California has made great strides toward closing the health insurance coverage gap under the Affordable Care Act (ACA). In 2014, the state reduced the share of the population that was uninsured by 5 percentage points, or about 2 million people. Early evidence suggests the state made additional gains in 2015, but more than 3 million California residents continue to lack health insurance and many are eligible for free or subsidized coverage. Reaching them may have benefits beyond meeting the state’s health coverage goals, including the potential to improve public safety and public health.
The characteristics of the remaining uninsured are striking. Younger men (those under age 45) make up less than one-fifth of California’s adult population but represent more than one-third of the uninsured. When we examine other characteristics of Californians who continue to lack coverage, we find the highest uninsured rates among those facing high levels of disadvantage. Uninsured rates among adults with low levels of income, education, or employment are above 30 percent. And when we focus more closely on young men with high levels of disadvantage, uninsured rates are well above 50 percent.
Because highly disadvantaged young men are detached from educational and labor market institutions, they are likely to be among the hardest to reach through traditional sites of enrollment. They are also disproportionately represented among people who are arrested and incarcerated in county jails and state prisons.
In our study of a subset of California counties, we find that more than three-fourths of individuals booked into jail are men under age 45. Within the counties under study, nearly half a million individuals flowed through the jail system in 2014. Given the substantial overlap in the characteristics of the uninsured and the characteristics of individuals who have contact with the criminal justice system, county jails may provide an opportunity to target a share of the remaining uninsured.
Enrolling county correctional populations in health coverage may also support efforts to improve reentry outcomes under Public Safety Realignment by reducing the likelihood of recidivism. Specifically, chemical dependency treatment and outpatient mental health programs have been associated with reductions in repeat arrests and fewer total arrests.
Many county jail systems are engaged in some form of enrollment assistance. However, approaches and resources vary across the state. Counties may take a “front door” approach, offering enrollment screening to the large group of individuals being booked into jail. Or they may take a “back door” approach, offering enrollment assistance to a much smaller group of individuals nearing the end of their sentences, as part of reentry planning. When resources are limited—and they almost certainly are—counties face trade-offs between providing some form of assistance to a large population and providing in-depth assistance to a smaller group.
This variation across counties creates an opportunity to identify best practices in providing enrollment assistance. Further, we can help counties that successfully enroll a substantial share of their correctional populations to evaluate the effects of enrollment on recidivism.

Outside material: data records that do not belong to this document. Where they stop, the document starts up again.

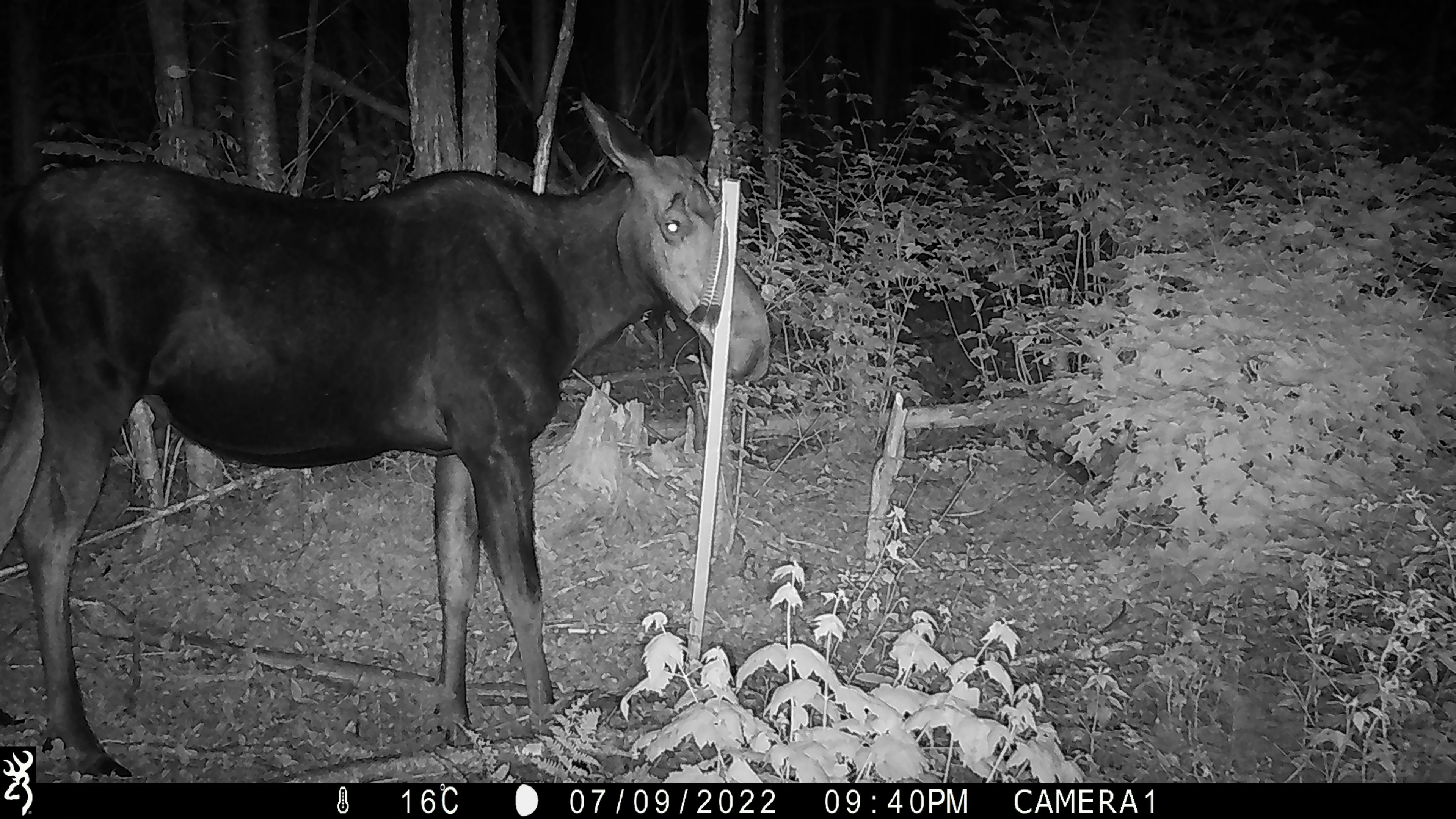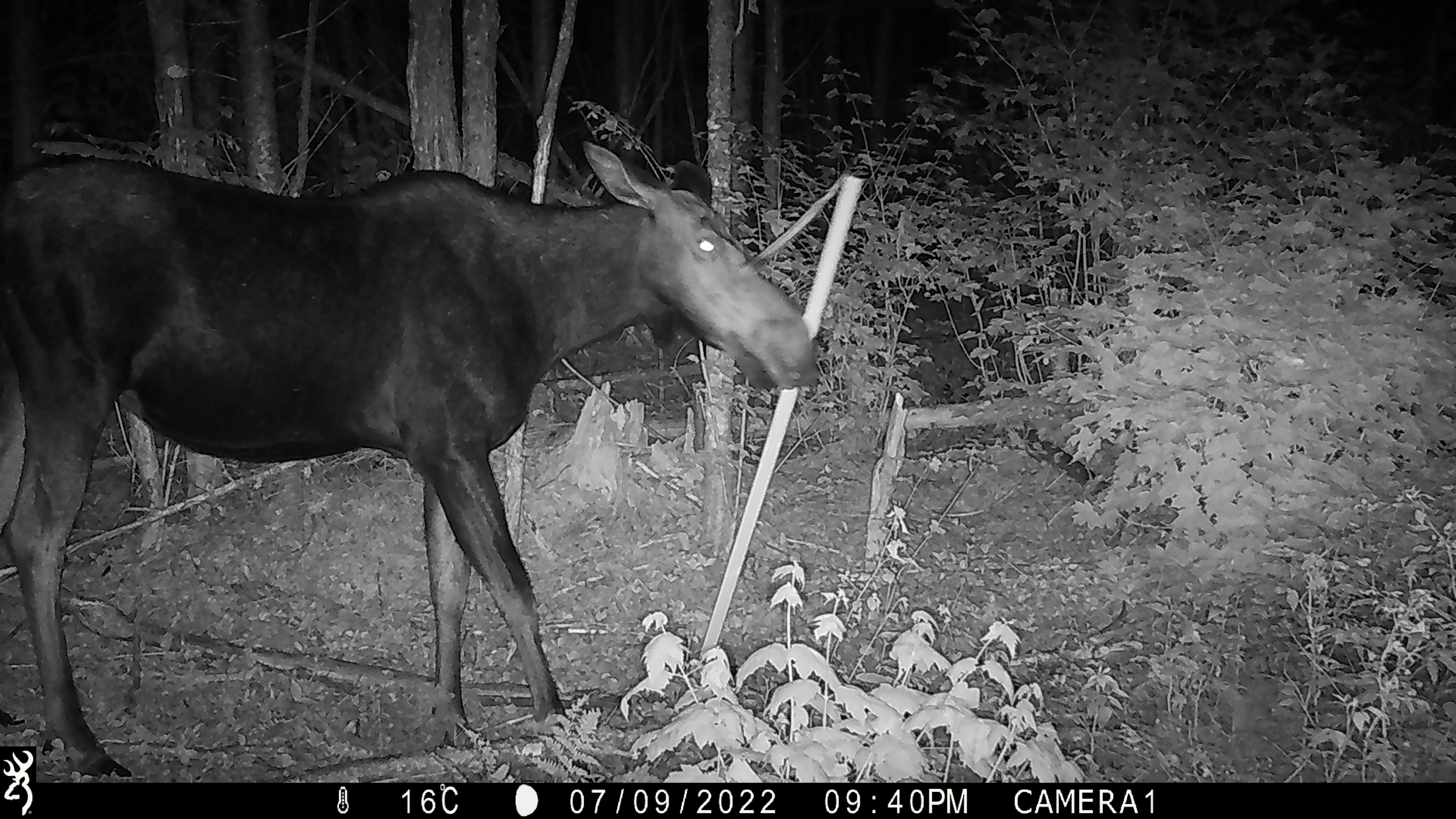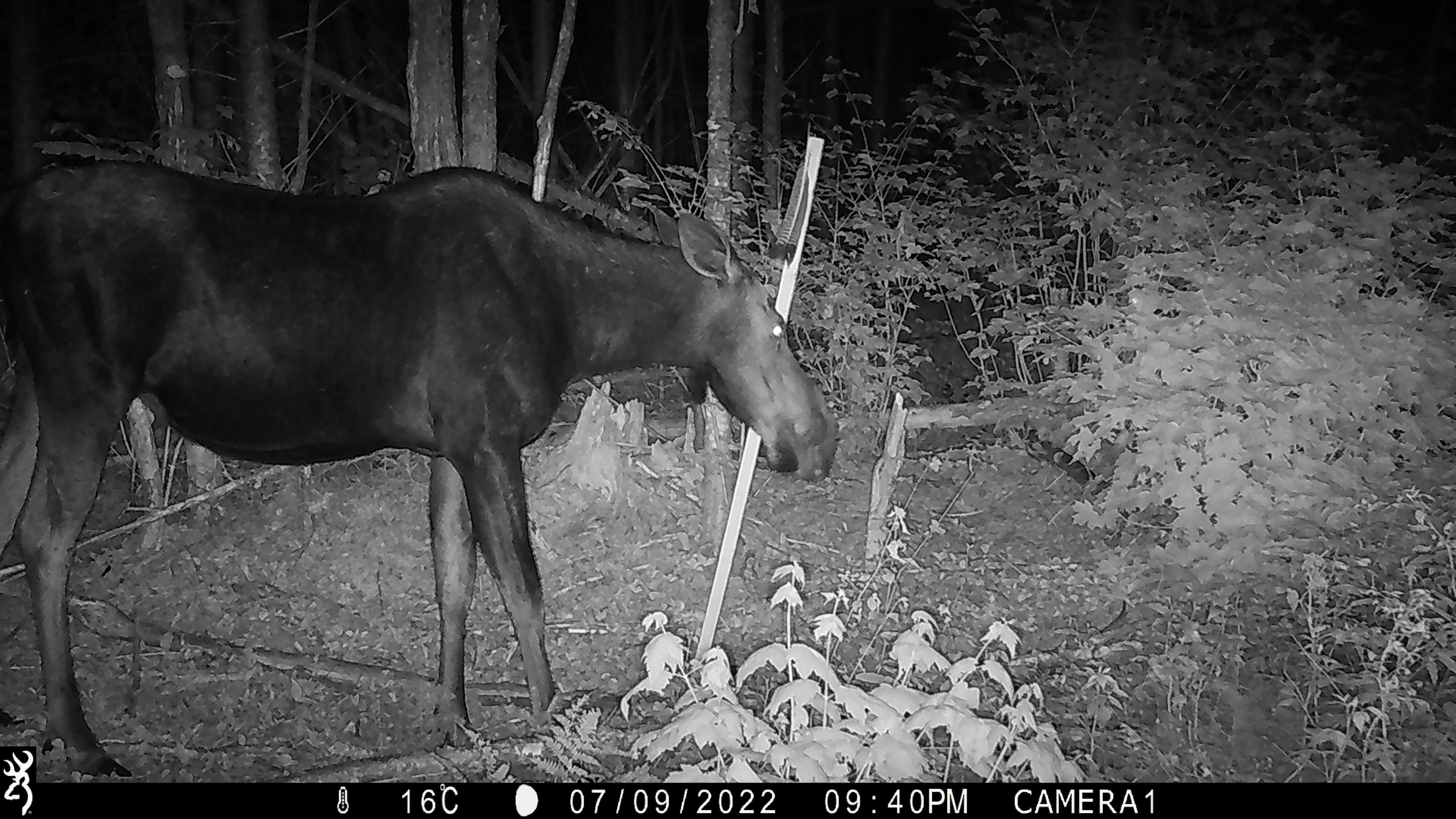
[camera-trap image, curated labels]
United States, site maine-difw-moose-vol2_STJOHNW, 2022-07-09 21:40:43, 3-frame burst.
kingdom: Animalia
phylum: Chordata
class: Mammalia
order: Artiodactyla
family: Cervidae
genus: Alces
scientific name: Alces alces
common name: moose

This kind of research can inform efforts to make the most cost-effective use of criminal justice resources.
Chart Source: American Community Survey, Public Use Microdata Sample, 2014.
Chart Note: Insurance coverage is measured at the time of the survey. Results shown are for all California adults ages 18–64. Income levels are presented as poverty rates based on federal poverty level (FPL) thresholds related to income eligibility cutoffs for health insurance coverage programs including Medi-Cal (under 138% FPL), premium and copayment subsidies available for coverage purchased through Covered California (138%–250% FPL), and premium subsidies only for coverage purchased through Covered California (250%–400% FPL).